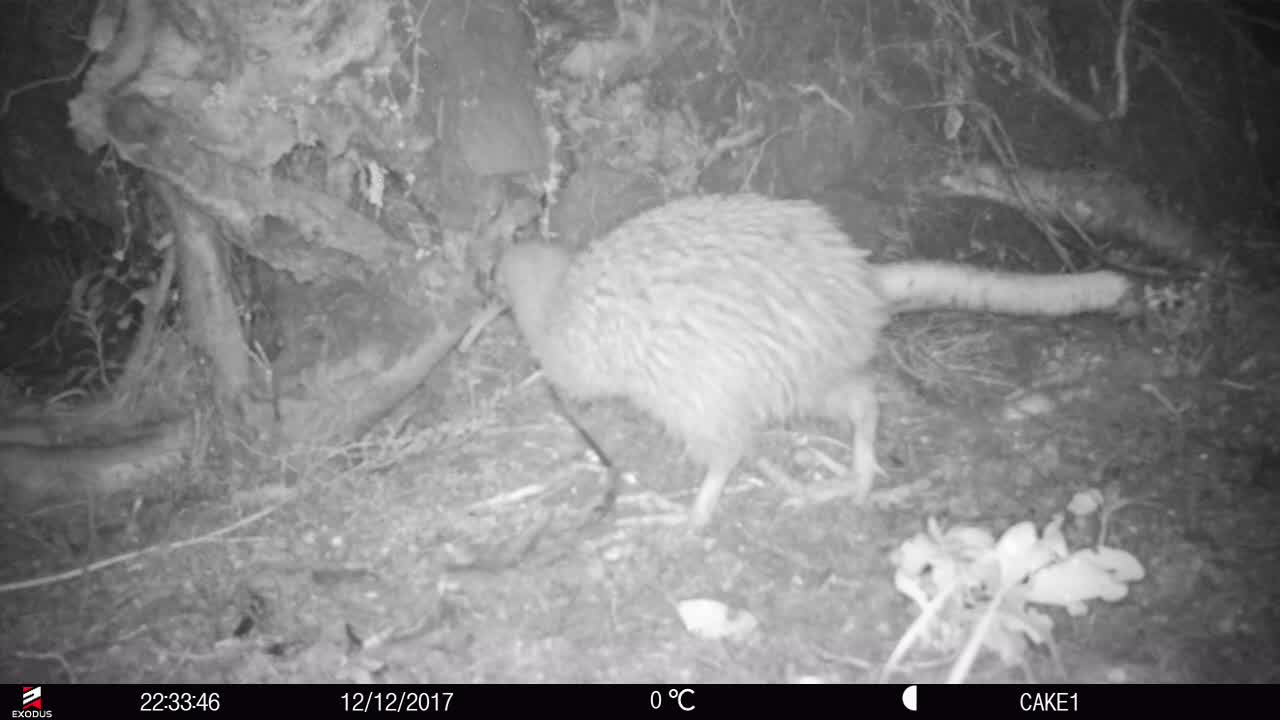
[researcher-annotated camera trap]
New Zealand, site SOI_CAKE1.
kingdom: Animalia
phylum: Chordata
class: Aves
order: Apterygiformes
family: Apterygidae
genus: Apteryx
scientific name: Apteryx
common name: kiwi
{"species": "kiwi (Apteryx)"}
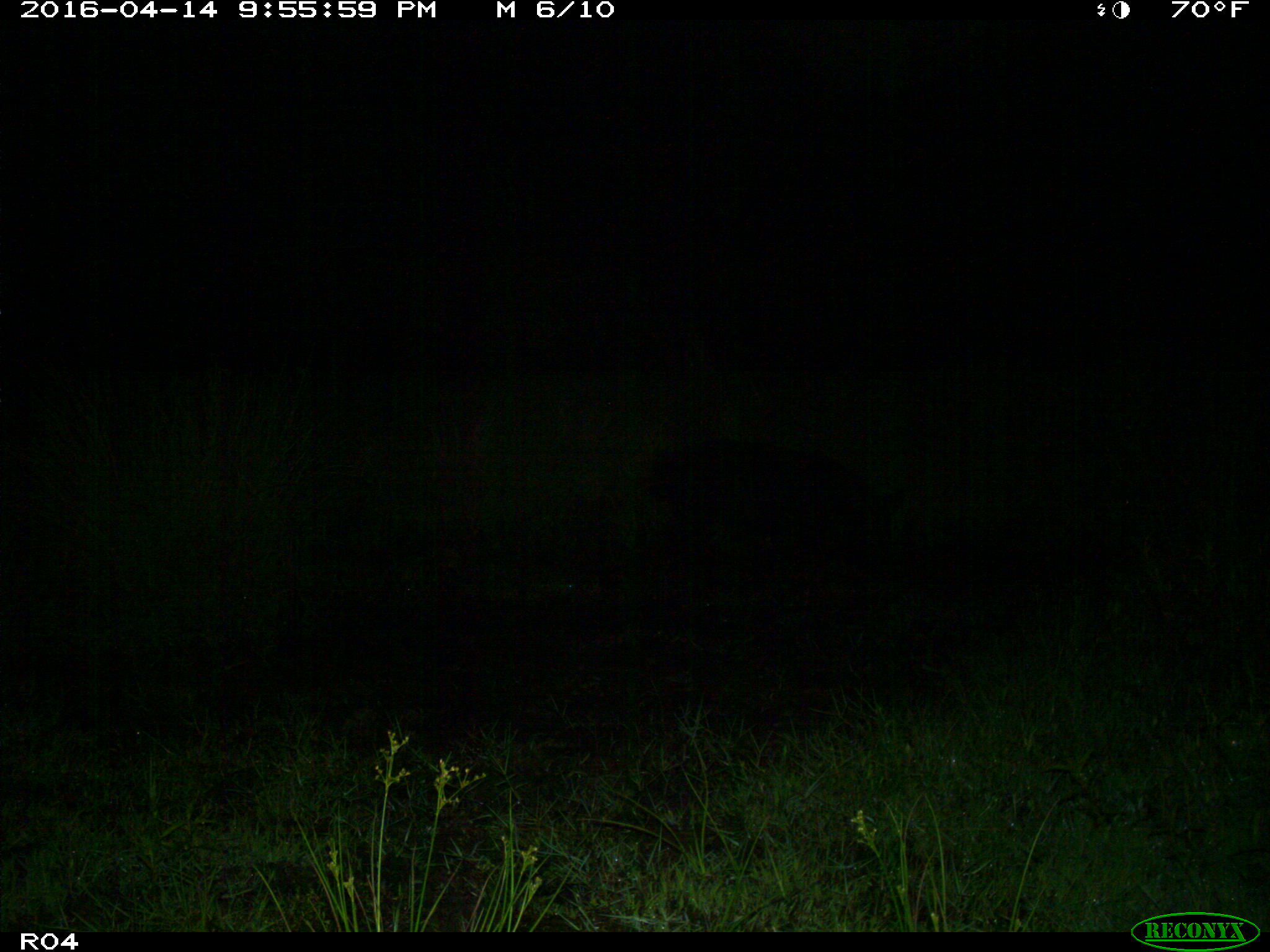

▬▬▬

> Your assignment:
Write out, word for word, the lines running from the one containing "class: Aves" to the end of the data above; the pictures are to be left out.

> Result of the exercise:
class: Aves
order: Apterygiformes
family: Apterygidae
genus: Apteryx
scientific name: Apteryx
common name: kiwi
{"species": "kiwi (Apteryx)"}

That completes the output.